À force de tout confier au cloud, on a fini par oublier à quel point la magie de Google Photos tient à une seule chose : la recherche. Décrire une scène, un objet, une idée… et retrouver instantanément un souvenir.
Ugreen veut ramener cette sensation à domicile, avec une nouvelle génération de NAS « IA locale » dévoilée au CES 2026 — sauf que l’entrée se paie comme une tour premium, disques durs non inclus.
Le fait : un NAS qui promet de « comprendre » vos fichiers, sans serveur tiers
Ugreen présente deux modèles, NASync iDX6011 et iDX6011 Pro, qui misent sur une approche très 2026 : faire tourner l’IA en local pour indexer, trier et interroger vos contenus (documents, photos, vidéos) en langage naturel.
Le positionnement est clair : retrouver la fluidité du cloud… sans céder vos données à un service en ligne. Dans la pratique, Ugreen met en avant trois briques :
- Universal Search : une recherche « sémantique », où l’on décrit plutôt qu’on ne classe.
- Uliya AI Chat : un chat pour résumer des documents, générer des notes et dialoguer avec une base de connaissances « offline ».
- AI Album : reconnaissance (visages, scènes, texte, objets) et classement automatique.

Côté matériel, Ugreen ne joue pas petit bras : Intel Core Ultra, beaucoup de RAM, grosse connectique, et un plafond de stockage très ambitieux — à condition d’apporter vos disques. La capacité peut atteindre 6 baies SATA et 2 emplacements NVMe, pour un maximum avancé de 196 To (selon configuration). Pour les processeurs, on va avoir le choix iDX6011 (Core Ultra 5 125H), iDX6011 Pro (Core Ultra 7 255H). Traduction : ce n’est pas un « petit NAS familial » à la cool. C’est une boîte de stockage + calcul qui assume d’être une plateforme.
Les prix annoncés sont : 1 699 dollars pour 32 Go, 1 999 dollars (64 Go), et 2 599 dollars (Pro 64 Go).
L’analyse : l’IA locale, oui… mais la vraie question, c’est l’expérience
Sur le papier, l’équation est séduisante : indexation intelligente + confidentialité + pas d’abonnement obligatoire. Et, Ugreen appuie sur un vrai irritant moderne : on veut la puissance du cloud, sans la facture — ni la dépossession.
Mais la promesse se jouera sur trois zones grises :
- La qualité de l’IA : une recherche « conceptuelle » n’est utile que si elle est fiable, rapide, et stable dans le temps (mises à jour, modèles, dérives, biais de classement). Ugreen promet beaucoup ; les tests réels diront si c’est du « Google Photos local » ou un moteur de démo.
- Le coût total : à 1 699–2 599 dollars sans disques, on additionne vite plusieurs centaines (voire milliers) d’euros selon la capacité et le niveau de redondance (RAID). Le NAS « libérateur » peut aussi devenir un luxe d’initié.

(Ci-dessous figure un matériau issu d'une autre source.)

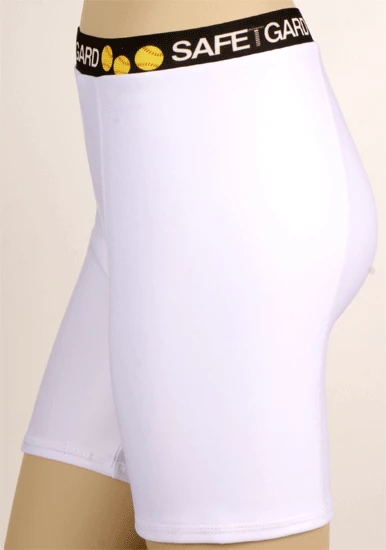 SafeTGard Safe T Gard Regular Rise Women's Sliding Shorts 3 SafeTGard Safe T Gard Regular Rise Women's Sliding Shorts - Image 3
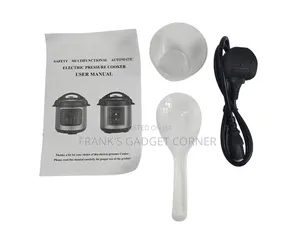 Cntronic Pressure Cooker – 8L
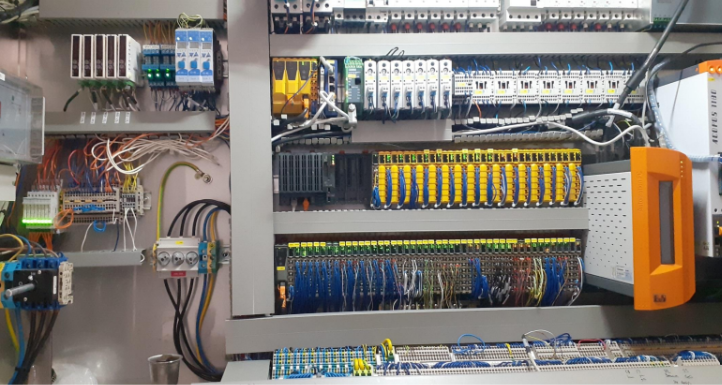 Used Semitool OEM Semsysco SST 531 280 50Wafer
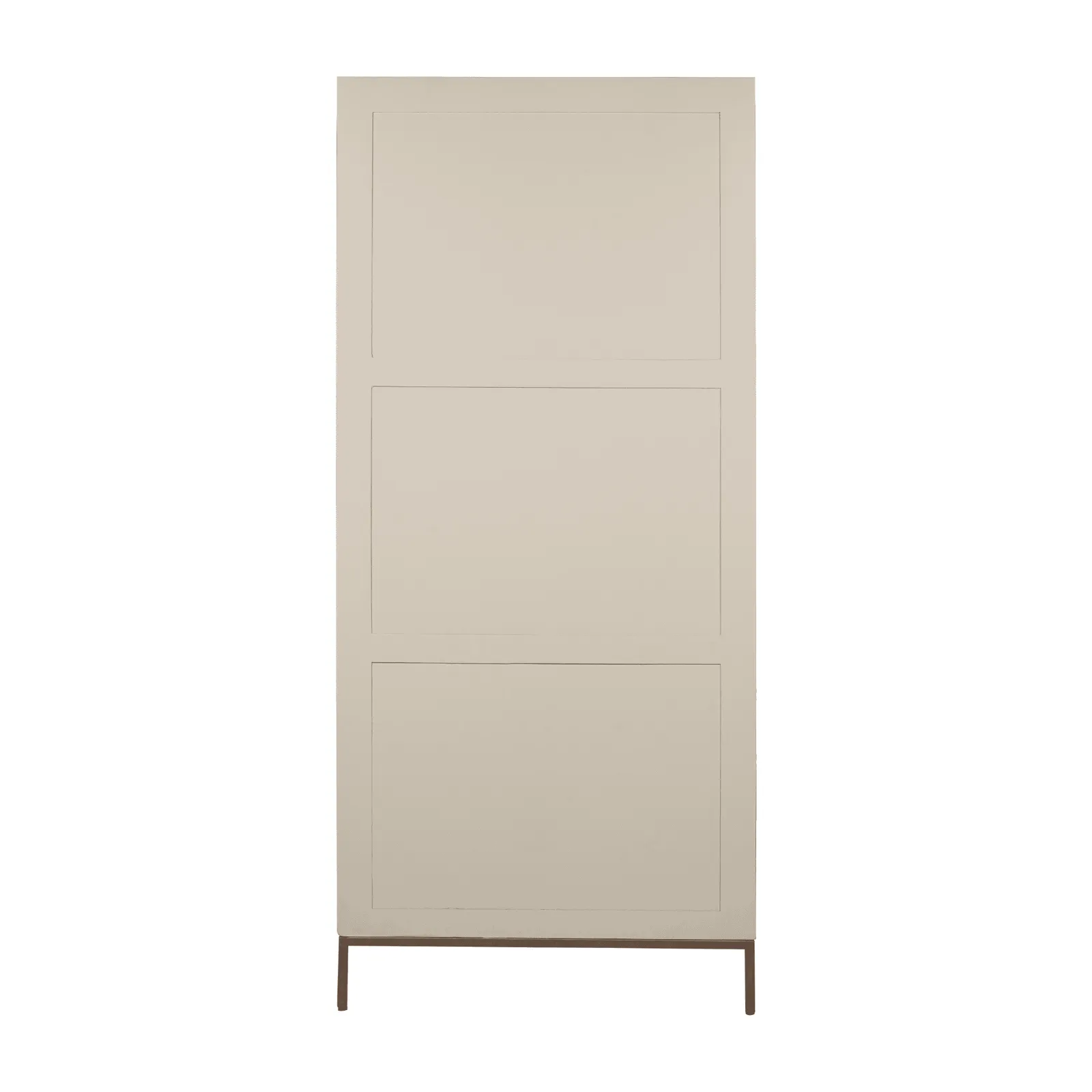 Display Cabinet Madison Sand | 90 cm - Starfurn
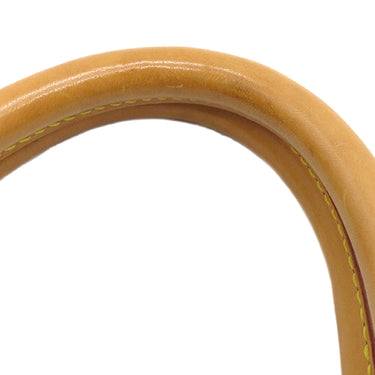 ルイヴィトン LOUIS VUITTON キーポル 50 M41426 モノグラム モノグラムキャンバス ボストンバッグ ゴールド金具 茶 パドロック/鍵/ポワニエ欠品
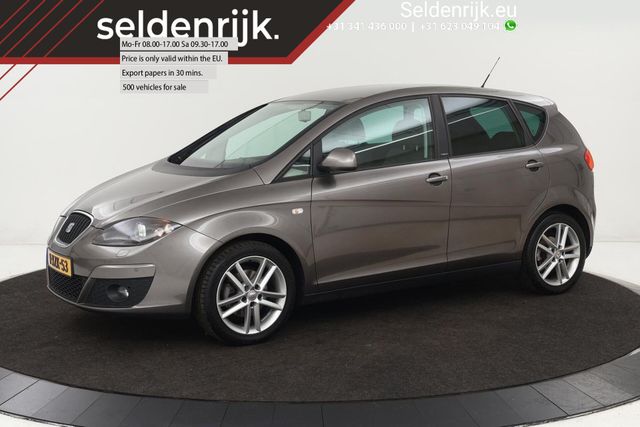 Seat Altea 1.2 TSI I-Tech | 2e besitzer | sitzheizung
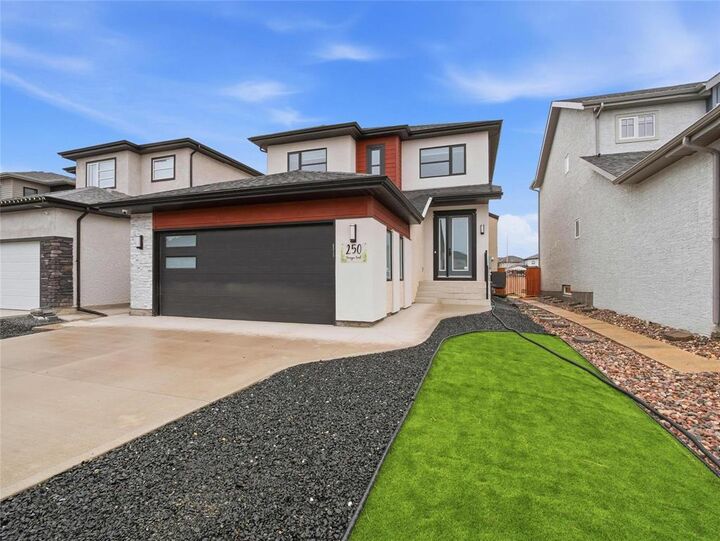 Property Photo:  250 Tanager Trail  MB R3X 0P8 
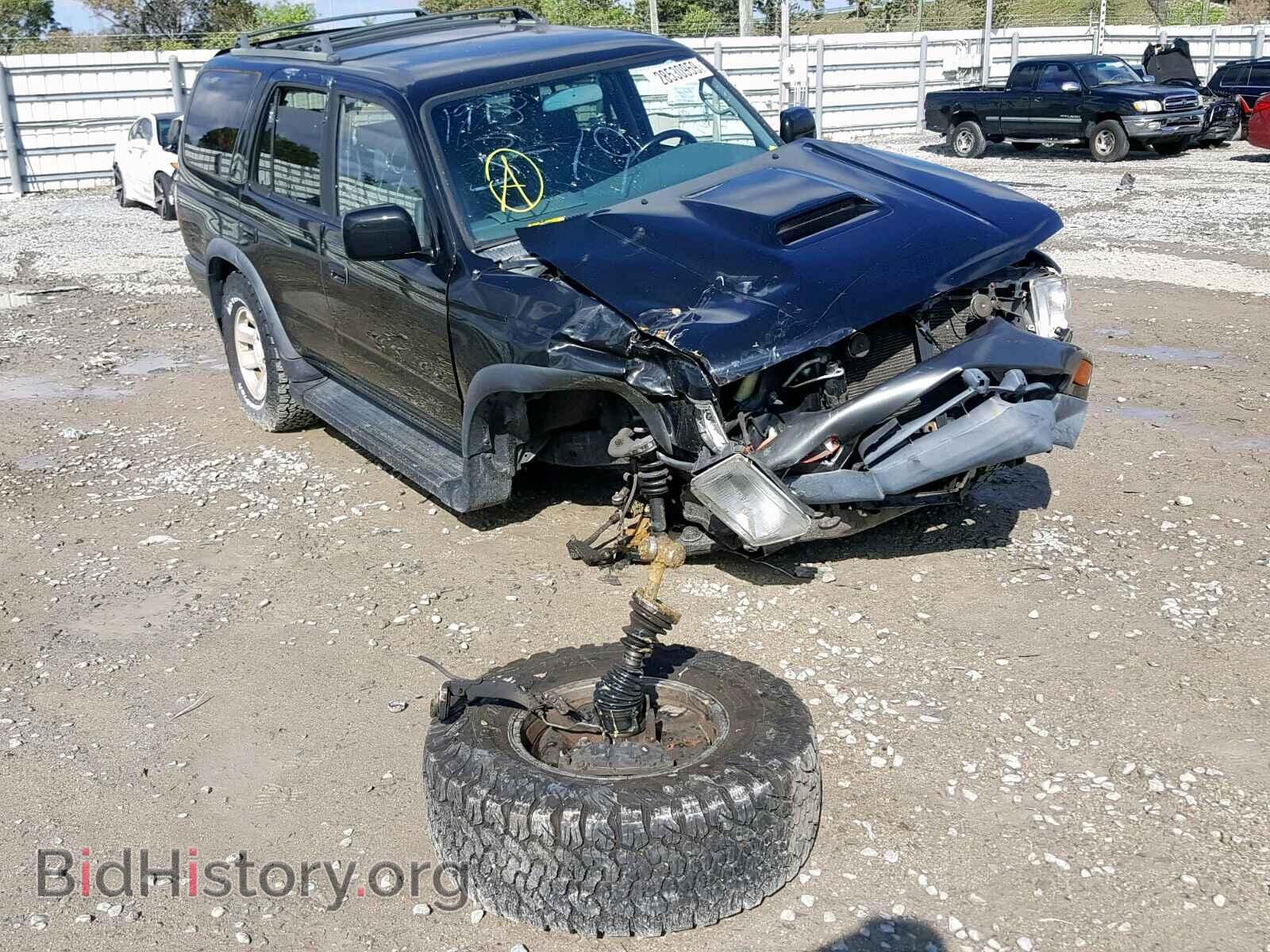 Photo  - TOYOTA 4RUNNER SR 1998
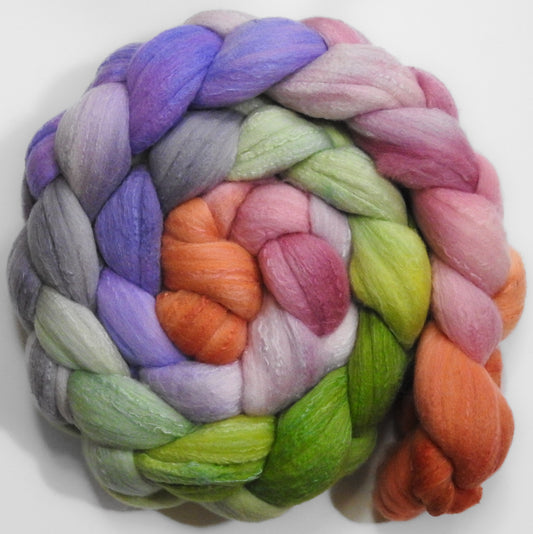 Garden Party (5.6 oz) - Rambouillet /Mulberry silk (75/25)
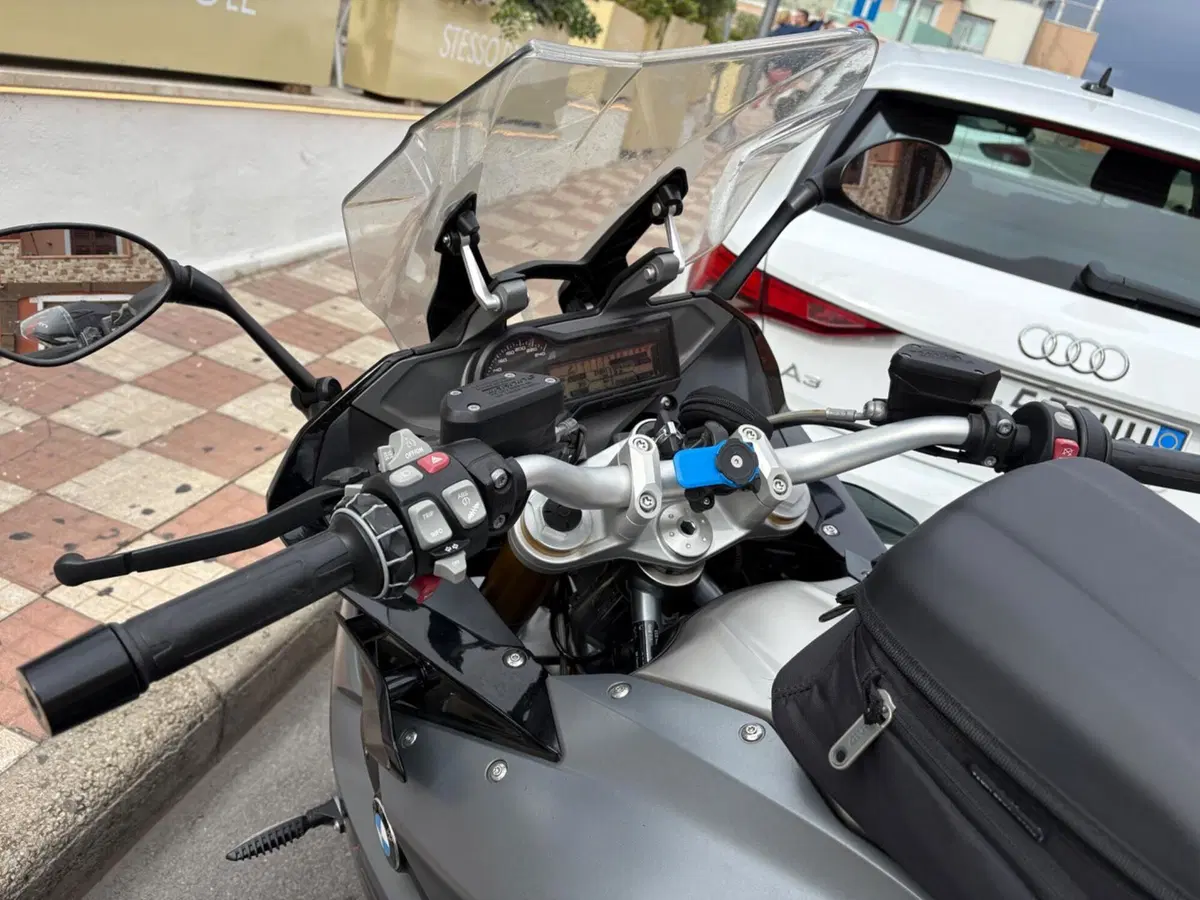 Bmw R 1200 RS (2015 - 16) (8)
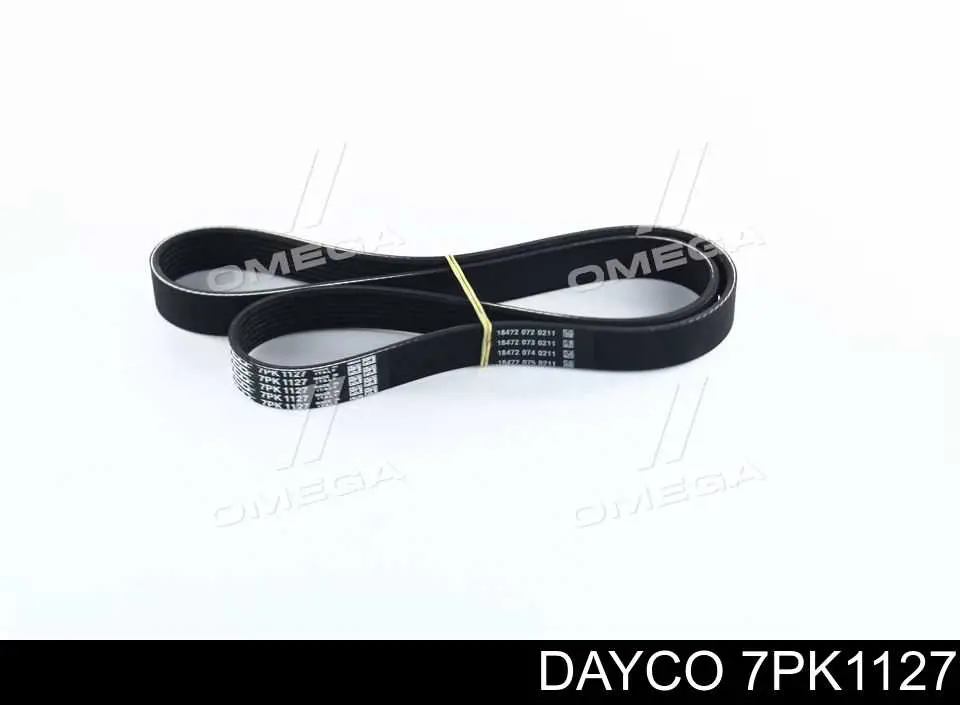 7PK1127 Dayco Pas napędowy mechanizmów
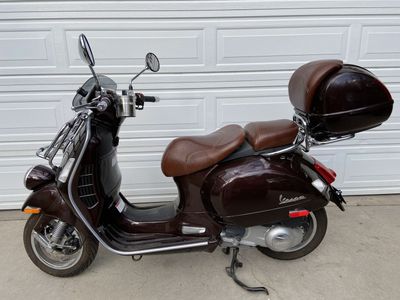 2013 Vespa GTV 300IE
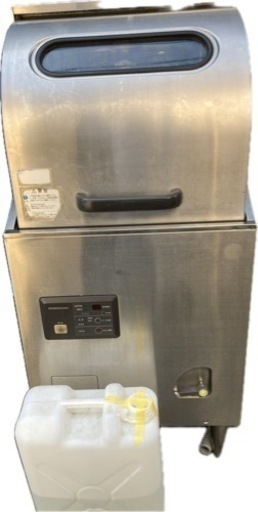 業務用　食洗機　ホシザキ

- La philosophie sécurité : « local » ne veut pas dire « sans risque ». Le NAS redevient un point central à protéger (mots de passe, mises à jour, accès distant), et il ne remplace pas une stratégie de sauvegarde. Autrement dit : l’IA peut classer vos souvenirs, mais elle ne les ressuscitera pas après un mauvais scénario.

Ugreen veut devenir une marque-écosystème
Ce lancement s’inscrit dans un mouvement plus large : le retour de la maison intelligente, où les marques veulent tout relier — stockage, sécurité, périphériques. Ugreen, justement, arrive aussi au CES 2026 avec une nouvelle gamme de caméras « IA » (SynCare), signe qu’elle vise une empreinte plus globale dans la maison connectée.
En filigrane, on voit une tendance : l’IA n’est plus seulement une fonction, c’est une couche d’interface au-dessus de nos données. La bataille ne se fera pas uniquement sur les téraoctets, mais sur la capacité à transformer un disque dur en mémoire utilisable — searchable, résumable, partageable.
Et là, Ugreen a choisi un angle frontal : mettre un cerveau dans le NAS.